Part of the process of building that understanding requires the introduction of the less pleasant realities of life. For instance, it’s rare that grade school students are introduced to concepts like mortgage rates, long-term health care decisions or project management. However, broaching those topics can be vital to making students aware of how important critical thinking will become later in life.

Students need to be made aware of how critical thinking is crucial in a work environment, in personal relationships, and in the way they conduct their affairs.
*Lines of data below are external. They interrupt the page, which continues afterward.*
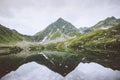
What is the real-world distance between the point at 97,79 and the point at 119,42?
8736 centimetres

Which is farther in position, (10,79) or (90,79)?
(10,79)

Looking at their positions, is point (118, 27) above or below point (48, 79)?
above

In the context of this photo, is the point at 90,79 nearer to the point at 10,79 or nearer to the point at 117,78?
the point at 117,78

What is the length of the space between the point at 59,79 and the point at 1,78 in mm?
10527

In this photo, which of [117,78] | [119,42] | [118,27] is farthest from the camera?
[118,27]

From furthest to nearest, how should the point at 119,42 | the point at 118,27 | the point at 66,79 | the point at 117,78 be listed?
the point at 118,27 < the point at 119,42 < the point at 66,79 < the point at 117,78

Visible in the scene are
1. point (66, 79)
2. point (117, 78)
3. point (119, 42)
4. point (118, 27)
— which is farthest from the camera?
point (118, 27)

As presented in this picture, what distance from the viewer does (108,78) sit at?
29234 mm

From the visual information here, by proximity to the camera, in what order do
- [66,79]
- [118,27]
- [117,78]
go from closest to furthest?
[117,78] → [66,79] → [118,27]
One way to do this is to introduce a new problem every day. At the beginning of each class, a teacher can put a real world scenario on the board and have students either think about it throughout the day or make it part of their homework. An example would be to ask them a moral question they might encounter in a work environment later in life–e.g., what would they do if they found out a co-worker was violating a contract with a client, but that the violation was helping the company and enriching employees, including themselves?

Often, the process of thinking about those types of questions is just as important as the conclusions reached by students, since it challenges them to imagine themselves in various real-life scenarios.

Use simple, everyday examples

If those kinds of problems prove troublesome, using much simpler examples and questions may be more effective. Teachers can start with something as easy as asking students what they would like to eat for lunch, and have them explain why they came to that choice. This is a great way to introduce cost-benefit critical thinking analysis while also getting students to think about nutrition. You can talk about how one option might be tastier and another healthier, and how they have to weigh their desire to eat something salty with their need to stay healthy.

Another relatively simple concept is time management. This is something that every person has to deal with throughout their lives. Time management usually isn’t as important for children as it is for adults, but having them think about it now should serve them well later in life.

You can start this process by having students draw up a schedule of what they plan to do once school is out for the day. Divide the time after they get out of class into half-hour or hour-long blocks, then have them fill each block with what they plan to do during that time. Once they have done that, ask them why they chose each activity. The next day, check in with them to see if they stuck to their schedule, and ask them why they did or didn’t.